- [EXCERPT PROVIDED]:
-*-
It is necessary to distinguish between (a) what we have referred to above as the Timing Interval—which is approximately the number of seconds between the starting and stopping of the stopwatch (it will be exactly that number if the watch is in perfect synchronization with the reference clock)—and (b) the elapsed time between the synchronization session and the testing (or follow-up) session when drift is being assessed. Let’s refer to this between-session elapsed time as the Time Period employed in the assessment of drift.

Although the precision of each timing session can be easily evaluated by the methods described above, drift estimates really depend on a Time Period of weeks or, preferably, months for our drift estimates prorated to one year to be free of excessive error. Jumping ahead just a little, I can calculate the error-interval magnitude associated with the seconds-per-year estimate above of +.8635 SPY. Based on a Time Period of 41 days (see above), I can state with .95 probability of being correct that the watch’s drift can be captured by an interval running from +.5381 sec. to +1.1889 sec.
-*-
- [WRITTEN INSTRUCTION]:
Retype the passage on stopwatch drift in full, word for word. Work only from the passage on stopwatch drift.

- [ENTRIES SUPPLIED]:
-*-
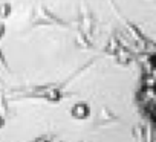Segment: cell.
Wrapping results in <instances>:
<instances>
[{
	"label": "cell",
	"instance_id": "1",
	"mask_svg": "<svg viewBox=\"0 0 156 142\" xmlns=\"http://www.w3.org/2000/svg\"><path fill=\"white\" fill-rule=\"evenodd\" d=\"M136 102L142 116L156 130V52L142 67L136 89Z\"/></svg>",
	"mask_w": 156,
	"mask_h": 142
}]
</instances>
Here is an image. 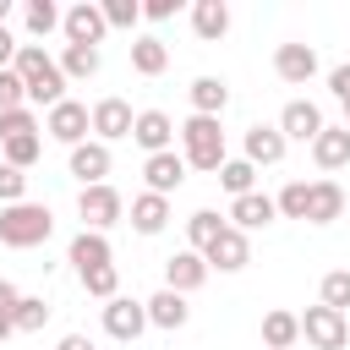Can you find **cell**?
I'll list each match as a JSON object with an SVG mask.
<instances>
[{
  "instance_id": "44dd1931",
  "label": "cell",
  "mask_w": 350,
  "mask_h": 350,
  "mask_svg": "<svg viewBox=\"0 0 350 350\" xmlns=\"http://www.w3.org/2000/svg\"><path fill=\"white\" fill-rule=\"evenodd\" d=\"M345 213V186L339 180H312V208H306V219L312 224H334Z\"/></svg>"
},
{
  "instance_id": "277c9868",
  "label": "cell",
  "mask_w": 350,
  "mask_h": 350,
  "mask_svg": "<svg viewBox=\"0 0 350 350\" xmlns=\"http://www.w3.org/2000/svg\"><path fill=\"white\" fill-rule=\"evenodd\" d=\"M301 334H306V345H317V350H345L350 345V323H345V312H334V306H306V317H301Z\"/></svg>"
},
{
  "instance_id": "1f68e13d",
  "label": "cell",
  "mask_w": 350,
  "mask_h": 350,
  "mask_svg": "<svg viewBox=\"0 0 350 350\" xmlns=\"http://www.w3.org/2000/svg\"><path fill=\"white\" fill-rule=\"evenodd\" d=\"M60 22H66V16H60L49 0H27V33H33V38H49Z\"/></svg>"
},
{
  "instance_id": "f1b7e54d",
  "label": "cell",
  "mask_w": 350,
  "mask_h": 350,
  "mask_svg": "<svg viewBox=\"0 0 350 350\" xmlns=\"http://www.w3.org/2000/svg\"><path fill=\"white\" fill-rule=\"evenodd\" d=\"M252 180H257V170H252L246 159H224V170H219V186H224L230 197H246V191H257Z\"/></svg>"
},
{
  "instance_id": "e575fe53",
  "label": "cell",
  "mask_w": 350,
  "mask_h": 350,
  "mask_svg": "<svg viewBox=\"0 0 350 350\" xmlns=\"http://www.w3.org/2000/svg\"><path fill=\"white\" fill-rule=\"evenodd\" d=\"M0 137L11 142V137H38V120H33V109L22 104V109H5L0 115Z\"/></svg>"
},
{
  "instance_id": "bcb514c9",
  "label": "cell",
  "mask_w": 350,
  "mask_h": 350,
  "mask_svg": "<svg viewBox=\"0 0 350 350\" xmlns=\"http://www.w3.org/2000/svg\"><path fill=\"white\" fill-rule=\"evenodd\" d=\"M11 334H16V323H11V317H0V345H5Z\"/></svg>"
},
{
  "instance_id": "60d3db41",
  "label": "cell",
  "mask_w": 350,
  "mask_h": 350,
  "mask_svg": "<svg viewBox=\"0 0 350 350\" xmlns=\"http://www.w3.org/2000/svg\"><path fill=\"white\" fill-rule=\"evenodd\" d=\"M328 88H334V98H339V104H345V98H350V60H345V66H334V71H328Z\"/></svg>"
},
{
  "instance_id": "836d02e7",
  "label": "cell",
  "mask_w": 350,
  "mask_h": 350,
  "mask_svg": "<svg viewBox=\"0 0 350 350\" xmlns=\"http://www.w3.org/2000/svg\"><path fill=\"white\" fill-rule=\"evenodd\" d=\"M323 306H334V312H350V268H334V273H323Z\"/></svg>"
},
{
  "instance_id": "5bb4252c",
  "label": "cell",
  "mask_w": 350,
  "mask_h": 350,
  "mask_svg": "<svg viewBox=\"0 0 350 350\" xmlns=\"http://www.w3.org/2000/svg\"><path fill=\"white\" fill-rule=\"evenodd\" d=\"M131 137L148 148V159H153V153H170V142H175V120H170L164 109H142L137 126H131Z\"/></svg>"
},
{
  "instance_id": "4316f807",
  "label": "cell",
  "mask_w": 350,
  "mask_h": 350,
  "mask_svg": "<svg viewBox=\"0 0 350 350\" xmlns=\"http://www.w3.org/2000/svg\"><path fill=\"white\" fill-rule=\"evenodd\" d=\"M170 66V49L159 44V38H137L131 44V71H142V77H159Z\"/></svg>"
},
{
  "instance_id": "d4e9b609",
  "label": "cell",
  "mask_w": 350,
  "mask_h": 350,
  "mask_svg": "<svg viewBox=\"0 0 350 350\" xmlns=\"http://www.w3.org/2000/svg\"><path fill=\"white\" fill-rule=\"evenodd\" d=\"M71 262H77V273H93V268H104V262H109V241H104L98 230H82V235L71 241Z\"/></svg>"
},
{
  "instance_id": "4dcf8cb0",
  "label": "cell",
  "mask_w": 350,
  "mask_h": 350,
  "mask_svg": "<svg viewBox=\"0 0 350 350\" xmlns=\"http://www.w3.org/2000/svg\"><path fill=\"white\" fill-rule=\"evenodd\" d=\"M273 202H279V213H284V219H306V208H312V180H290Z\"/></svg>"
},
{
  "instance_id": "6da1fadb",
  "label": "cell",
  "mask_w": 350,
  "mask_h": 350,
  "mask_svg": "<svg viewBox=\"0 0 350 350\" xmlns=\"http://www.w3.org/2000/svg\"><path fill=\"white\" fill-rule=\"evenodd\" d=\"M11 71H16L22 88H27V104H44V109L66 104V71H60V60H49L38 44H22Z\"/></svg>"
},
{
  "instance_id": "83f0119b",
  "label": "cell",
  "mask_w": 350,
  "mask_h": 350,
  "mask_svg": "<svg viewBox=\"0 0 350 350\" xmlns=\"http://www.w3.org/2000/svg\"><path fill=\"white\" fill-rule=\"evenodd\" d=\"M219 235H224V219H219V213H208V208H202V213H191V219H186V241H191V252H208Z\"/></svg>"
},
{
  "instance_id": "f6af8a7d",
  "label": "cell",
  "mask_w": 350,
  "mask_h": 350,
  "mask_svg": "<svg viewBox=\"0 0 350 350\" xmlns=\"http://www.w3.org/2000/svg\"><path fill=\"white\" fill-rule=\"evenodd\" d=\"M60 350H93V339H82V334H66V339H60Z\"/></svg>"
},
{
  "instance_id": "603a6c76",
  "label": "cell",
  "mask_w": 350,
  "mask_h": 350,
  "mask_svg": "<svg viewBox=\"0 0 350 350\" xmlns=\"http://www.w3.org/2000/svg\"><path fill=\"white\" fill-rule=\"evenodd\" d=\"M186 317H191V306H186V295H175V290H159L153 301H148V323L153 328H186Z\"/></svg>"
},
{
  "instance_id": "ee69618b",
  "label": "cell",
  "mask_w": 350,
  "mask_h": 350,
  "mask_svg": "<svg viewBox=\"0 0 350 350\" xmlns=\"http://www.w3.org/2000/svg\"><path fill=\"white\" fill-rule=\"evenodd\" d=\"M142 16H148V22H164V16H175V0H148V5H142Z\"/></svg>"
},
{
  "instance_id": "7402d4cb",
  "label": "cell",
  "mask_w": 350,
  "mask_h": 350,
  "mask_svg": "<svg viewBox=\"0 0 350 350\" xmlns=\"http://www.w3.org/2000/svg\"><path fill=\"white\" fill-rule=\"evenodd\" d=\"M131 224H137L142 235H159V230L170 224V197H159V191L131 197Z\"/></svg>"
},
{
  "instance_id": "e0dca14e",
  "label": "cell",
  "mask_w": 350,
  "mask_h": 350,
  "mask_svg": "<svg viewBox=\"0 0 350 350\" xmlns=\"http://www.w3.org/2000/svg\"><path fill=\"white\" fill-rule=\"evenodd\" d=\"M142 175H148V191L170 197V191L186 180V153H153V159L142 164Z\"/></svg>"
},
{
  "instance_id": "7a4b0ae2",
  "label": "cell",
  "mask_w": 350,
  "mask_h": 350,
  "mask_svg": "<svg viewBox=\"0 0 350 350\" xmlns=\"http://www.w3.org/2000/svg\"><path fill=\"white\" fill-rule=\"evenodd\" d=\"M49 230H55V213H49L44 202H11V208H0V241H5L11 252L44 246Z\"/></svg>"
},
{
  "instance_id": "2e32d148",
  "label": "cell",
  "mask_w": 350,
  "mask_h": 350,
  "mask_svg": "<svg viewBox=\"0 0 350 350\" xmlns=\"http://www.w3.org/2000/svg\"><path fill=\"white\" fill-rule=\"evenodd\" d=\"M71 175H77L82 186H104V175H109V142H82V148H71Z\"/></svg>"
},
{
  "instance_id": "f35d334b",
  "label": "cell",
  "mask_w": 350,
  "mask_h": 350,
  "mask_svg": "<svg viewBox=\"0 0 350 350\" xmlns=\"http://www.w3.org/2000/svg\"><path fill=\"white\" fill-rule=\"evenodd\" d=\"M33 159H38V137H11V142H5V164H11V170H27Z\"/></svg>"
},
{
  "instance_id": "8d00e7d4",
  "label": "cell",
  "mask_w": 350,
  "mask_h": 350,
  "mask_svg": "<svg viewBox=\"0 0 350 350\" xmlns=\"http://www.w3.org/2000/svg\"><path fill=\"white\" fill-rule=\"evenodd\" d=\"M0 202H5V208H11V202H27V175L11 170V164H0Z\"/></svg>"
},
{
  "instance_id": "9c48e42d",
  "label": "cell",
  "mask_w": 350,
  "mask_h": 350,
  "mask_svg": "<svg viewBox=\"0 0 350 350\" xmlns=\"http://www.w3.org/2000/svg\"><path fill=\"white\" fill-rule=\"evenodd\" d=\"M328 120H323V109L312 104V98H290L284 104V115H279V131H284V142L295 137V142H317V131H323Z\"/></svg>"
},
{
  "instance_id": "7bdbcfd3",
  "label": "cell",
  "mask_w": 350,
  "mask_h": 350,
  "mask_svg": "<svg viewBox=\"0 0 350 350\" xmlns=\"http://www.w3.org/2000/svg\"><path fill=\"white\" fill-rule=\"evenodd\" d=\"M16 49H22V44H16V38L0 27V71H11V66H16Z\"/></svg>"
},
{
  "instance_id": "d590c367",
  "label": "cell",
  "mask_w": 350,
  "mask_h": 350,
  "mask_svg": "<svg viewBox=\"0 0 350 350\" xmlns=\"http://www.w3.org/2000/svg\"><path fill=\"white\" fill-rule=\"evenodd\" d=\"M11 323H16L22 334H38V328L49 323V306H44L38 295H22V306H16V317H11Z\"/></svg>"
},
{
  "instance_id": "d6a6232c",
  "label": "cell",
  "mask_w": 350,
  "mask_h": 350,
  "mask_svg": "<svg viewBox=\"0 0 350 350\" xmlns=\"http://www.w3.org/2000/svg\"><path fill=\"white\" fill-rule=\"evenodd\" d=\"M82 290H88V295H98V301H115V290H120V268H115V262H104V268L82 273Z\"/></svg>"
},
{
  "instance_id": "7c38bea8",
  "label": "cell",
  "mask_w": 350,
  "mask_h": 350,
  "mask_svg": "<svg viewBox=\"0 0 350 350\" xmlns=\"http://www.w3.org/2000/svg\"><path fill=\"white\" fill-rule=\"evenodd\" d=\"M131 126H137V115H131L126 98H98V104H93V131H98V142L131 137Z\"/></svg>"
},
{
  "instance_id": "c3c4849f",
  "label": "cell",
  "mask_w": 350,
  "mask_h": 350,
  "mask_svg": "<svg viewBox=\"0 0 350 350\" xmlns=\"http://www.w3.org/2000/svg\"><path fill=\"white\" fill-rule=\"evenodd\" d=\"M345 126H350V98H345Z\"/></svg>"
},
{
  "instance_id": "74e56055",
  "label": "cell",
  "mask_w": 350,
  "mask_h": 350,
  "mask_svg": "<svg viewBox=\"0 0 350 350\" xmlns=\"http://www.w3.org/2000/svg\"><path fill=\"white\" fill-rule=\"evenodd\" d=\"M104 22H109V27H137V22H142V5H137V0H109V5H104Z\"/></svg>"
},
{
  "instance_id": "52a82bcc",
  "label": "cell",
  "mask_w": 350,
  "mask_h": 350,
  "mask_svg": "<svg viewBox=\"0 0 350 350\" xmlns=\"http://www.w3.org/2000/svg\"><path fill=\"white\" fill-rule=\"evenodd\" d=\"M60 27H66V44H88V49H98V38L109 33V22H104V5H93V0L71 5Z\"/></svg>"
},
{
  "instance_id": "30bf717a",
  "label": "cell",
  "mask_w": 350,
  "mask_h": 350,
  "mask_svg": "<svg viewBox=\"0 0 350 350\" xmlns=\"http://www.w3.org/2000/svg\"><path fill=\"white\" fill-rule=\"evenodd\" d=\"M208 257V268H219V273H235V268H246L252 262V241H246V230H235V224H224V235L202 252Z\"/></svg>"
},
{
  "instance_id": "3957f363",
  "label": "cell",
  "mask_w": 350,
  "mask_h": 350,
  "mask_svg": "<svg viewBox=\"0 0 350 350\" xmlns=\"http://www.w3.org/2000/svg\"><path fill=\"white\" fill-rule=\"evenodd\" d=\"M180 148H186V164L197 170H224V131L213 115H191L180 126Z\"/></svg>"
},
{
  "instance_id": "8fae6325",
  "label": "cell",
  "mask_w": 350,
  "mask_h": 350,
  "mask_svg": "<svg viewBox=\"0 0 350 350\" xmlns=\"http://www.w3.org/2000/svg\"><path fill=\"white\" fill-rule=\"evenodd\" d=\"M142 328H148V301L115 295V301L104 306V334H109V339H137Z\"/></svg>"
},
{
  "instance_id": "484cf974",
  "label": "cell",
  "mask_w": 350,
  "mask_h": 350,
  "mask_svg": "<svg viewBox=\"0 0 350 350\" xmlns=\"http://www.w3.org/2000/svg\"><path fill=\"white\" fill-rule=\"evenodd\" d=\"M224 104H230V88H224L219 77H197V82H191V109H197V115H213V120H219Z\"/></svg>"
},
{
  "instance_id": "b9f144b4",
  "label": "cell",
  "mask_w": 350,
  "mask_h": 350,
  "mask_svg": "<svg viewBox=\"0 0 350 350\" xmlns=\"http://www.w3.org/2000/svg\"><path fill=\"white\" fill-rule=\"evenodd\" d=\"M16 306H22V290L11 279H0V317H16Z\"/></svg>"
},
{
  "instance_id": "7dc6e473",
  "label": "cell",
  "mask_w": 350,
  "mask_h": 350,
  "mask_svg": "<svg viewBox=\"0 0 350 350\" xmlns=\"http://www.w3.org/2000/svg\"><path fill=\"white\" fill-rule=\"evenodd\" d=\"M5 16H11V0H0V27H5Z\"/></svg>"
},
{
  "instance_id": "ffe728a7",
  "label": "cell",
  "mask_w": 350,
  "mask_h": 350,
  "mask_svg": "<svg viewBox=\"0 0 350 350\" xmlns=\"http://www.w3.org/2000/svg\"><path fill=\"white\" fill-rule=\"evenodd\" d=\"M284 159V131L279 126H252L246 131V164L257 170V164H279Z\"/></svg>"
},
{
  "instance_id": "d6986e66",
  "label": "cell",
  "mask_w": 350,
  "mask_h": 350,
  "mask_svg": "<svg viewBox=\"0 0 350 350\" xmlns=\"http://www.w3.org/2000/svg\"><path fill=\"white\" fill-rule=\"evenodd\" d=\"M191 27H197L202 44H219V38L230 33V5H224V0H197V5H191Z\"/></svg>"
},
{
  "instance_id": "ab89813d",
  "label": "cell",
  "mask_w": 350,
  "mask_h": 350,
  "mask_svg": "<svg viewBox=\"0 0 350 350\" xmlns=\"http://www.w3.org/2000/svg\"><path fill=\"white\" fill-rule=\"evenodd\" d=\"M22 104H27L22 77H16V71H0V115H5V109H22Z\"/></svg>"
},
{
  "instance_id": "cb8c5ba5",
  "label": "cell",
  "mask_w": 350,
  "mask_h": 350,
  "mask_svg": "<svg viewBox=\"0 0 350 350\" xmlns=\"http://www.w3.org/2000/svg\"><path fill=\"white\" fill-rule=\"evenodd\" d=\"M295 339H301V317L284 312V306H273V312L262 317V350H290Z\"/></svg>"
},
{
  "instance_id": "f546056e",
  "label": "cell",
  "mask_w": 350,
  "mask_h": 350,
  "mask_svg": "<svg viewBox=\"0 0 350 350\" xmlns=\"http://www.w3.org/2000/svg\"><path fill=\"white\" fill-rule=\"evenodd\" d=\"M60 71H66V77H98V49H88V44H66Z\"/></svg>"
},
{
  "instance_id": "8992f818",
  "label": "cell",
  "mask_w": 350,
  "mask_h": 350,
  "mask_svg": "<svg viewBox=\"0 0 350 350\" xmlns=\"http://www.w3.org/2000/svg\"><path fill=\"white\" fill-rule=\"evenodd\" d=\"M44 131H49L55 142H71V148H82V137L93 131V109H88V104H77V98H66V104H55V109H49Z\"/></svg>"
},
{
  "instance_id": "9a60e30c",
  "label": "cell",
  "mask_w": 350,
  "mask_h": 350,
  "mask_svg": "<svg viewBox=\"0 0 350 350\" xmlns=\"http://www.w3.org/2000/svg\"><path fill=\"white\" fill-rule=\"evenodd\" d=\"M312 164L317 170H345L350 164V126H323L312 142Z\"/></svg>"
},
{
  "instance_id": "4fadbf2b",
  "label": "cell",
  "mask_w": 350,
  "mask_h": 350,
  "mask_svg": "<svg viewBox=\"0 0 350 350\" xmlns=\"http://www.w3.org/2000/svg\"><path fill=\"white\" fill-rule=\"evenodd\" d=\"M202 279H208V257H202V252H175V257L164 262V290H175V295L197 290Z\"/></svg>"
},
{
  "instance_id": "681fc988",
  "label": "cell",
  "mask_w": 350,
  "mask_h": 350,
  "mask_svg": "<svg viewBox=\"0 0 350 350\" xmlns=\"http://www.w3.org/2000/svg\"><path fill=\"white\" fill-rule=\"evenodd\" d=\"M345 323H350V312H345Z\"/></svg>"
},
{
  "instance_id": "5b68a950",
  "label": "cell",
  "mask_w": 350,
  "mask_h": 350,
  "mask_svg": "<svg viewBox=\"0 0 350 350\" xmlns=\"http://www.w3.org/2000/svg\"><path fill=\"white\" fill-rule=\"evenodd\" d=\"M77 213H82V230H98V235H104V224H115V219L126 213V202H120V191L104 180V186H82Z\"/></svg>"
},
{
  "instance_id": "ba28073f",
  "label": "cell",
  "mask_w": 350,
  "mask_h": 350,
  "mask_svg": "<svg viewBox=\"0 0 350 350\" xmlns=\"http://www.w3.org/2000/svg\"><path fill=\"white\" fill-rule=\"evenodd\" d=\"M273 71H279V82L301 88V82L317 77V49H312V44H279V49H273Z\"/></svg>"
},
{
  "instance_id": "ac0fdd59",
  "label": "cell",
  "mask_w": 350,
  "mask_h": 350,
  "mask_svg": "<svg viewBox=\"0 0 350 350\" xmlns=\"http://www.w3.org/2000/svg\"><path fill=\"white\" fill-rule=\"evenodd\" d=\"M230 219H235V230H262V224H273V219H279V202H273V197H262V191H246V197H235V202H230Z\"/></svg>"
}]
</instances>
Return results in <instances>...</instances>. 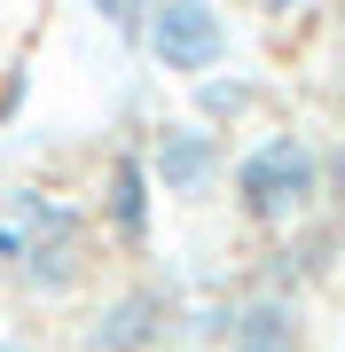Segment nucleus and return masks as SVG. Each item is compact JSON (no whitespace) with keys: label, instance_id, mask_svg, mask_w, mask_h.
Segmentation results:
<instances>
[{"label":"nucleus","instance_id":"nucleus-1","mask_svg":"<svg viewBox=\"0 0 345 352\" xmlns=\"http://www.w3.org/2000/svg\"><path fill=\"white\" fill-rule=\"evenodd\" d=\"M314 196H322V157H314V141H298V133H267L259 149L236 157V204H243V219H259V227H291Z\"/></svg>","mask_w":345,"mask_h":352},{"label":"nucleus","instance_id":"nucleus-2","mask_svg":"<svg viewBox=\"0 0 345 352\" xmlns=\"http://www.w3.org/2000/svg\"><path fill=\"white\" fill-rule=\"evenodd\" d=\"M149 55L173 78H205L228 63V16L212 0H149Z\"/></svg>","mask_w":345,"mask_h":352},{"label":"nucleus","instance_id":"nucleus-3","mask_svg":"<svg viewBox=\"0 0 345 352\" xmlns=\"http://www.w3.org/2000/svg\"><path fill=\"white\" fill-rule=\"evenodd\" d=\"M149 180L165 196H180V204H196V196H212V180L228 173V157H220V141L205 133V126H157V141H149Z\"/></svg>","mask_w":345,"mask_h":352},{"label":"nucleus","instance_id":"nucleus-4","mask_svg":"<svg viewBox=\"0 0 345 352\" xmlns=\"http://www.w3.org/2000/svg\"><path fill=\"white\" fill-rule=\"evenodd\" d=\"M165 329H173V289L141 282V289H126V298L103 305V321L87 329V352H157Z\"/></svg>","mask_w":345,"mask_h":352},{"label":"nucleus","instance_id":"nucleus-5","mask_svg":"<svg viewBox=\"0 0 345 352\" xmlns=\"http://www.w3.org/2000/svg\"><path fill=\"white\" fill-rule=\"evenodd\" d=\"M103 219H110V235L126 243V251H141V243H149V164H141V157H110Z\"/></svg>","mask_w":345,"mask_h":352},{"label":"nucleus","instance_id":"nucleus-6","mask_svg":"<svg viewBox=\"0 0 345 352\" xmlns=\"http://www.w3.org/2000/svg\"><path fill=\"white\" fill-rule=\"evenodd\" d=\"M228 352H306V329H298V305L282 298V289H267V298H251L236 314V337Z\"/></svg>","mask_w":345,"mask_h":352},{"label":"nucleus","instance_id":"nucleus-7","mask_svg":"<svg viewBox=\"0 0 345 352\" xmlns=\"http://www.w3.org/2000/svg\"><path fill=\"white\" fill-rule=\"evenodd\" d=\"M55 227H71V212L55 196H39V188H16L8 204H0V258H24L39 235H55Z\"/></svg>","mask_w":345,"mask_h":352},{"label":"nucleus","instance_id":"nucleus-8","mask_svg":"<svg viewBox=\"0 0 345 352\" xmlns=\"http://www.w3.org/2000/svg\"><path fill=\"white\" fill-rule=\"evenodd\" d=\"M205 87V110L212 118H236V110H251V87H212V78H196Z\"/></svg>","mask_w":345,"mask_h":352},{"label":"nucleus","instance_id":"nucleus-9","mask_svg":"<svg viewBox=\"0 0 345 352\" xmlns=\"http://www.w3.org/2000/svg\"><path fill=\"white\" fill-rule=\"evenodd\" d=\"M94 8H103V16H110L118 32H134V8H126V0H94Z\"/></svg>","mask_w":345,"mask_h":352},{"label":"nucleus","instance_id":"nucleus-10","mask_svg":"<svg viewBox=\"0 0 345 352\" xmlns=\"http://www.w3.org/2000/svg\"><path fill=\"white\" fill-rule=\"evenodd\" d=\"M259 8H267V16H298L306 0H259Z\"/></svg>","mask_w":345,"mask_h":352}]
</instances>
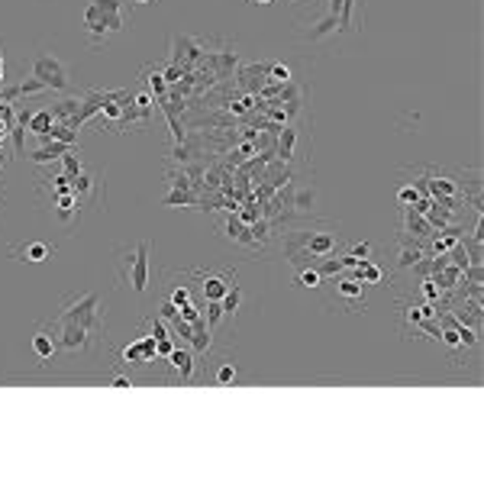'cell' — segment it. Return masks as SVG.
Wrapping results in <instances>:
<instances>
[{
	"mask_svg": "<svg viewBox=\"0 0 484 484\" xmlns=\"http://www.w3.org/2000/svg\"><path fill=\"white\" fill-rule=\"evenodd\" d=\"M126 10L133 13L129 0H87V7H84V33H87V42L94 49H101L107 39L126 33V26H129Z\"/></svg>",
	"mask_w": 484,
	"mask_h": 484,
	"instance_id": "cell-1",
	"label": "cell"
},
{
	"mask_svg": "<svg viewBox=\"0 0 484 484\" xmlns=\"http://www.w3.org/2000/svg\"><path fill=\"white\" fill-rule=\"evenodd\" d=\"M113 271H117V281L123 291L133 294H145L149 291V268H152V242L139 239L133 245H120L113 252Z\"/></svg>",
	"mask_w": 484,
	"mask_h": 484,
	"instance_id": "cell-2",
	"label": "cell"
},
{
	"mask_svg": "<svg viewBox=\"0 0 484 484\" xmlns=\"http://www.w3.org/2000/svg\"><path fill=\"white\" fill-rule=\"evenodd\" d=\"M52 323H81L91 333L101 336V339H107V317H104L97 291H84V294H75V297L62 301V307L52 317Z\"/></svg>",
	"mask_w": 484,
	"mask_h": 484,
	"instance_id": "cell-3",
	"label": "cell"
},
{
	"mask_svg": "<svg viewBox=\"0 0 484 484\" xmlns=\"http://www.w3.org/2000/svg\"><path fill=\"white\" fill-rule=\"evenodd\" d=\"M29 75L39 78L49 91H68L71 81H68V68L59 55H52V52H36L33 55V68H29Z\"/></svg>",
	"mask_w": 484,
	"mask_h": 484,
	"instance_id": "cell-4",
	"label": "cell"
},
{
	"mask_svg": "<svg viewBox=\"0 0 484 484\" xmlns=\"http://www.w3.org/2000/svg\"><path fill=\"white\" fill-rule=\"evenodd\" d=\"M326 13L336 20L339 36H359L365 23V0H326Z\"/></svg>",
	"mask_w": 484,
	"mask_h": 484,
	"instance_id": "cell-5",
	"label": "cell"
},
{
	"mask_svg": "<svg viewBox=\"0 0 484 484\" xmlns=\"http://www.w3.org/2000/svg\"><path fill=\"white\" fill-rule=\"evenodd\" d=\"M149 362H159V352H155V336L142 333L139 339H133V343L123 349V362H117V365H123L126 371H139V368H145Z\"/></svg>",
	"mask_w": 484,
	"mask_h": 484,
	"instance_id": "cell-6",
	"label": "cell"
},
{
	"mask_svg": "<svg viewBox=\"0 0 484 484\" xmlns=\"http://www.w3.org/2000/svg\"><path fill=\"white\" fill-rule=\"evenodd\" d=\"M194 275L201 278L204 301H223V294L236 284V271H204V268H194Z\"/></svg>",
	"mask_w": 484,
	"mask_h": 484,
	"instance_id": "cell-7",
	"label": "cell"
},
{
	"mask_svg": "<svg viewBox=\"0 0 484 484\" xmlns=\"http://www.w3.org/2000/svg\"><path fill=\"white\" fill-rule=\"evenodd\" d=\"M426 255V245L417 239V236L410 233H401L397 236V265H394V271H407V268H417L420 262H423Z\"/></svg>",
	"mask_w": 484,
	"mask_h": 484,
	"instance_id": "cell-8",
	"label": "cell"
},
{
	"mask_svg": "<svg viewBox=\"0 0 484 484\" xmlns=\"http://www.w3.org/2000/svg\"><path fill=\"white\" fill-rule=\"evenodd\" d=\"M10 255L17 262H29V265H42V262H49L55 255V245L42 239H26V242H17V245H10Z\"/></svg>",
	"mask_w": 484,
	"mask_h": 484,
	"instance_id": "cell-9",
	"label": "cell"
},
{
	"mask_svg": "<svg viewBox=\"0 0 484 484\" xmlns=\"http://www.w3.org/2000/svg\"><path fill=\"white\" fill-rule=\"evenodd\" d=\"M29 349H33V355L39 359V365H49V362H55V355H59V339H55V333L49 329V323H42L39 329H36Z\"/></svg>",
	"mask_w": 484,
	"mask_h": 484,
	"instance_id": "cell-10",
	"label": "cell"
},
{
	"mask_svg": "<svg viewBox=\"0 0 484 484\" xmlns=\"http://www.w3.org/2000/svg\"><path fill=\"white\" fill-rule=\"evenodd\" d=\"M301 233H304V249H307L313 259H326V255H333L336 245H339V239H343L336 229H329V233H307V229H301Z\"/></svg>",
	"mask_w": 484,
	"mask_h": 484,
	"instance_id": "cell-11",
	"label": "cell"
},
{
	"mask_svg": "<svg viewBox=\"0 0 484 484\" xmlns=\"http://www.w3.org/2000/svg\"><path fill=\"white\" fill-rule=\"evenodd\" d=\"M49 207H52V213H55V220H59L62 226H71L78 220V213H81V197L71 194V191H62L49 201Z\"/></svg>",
-*-
- [COMPLETE OUTPUT]:
It is necessary to distinguish between (a) what we have referred to above as the Timing Interval—which is approximately the number of seconds between the starting and stopping of the stopwatch (it will be exactly that number if the watch is in perfect synchronization with the reference clock)—and (b) the elapsed time between the synchronization session and the testing (or follow-up) session when drift is being assessed. Let’s refer to this between-session elapsed time as the Time Period employed in the assessment of drift.

Although the precision of each timing session can be easily evaluated by the methods described above, drift estimates really depend on a Time Period of weeks or, preferably, months for our drift estimates prorated to one year to be free of excessive error. Jumping ahead just a little, I can calculate the error-interval magnitude associated with the seconds-per-year estimate above of +.8635 SPY. Based on a Time Period of 41 days (see above), I can state with .95 probability of being correct that the watch’s drift can be captured by an interval running from +.5381 sec. to +1.1889 sec.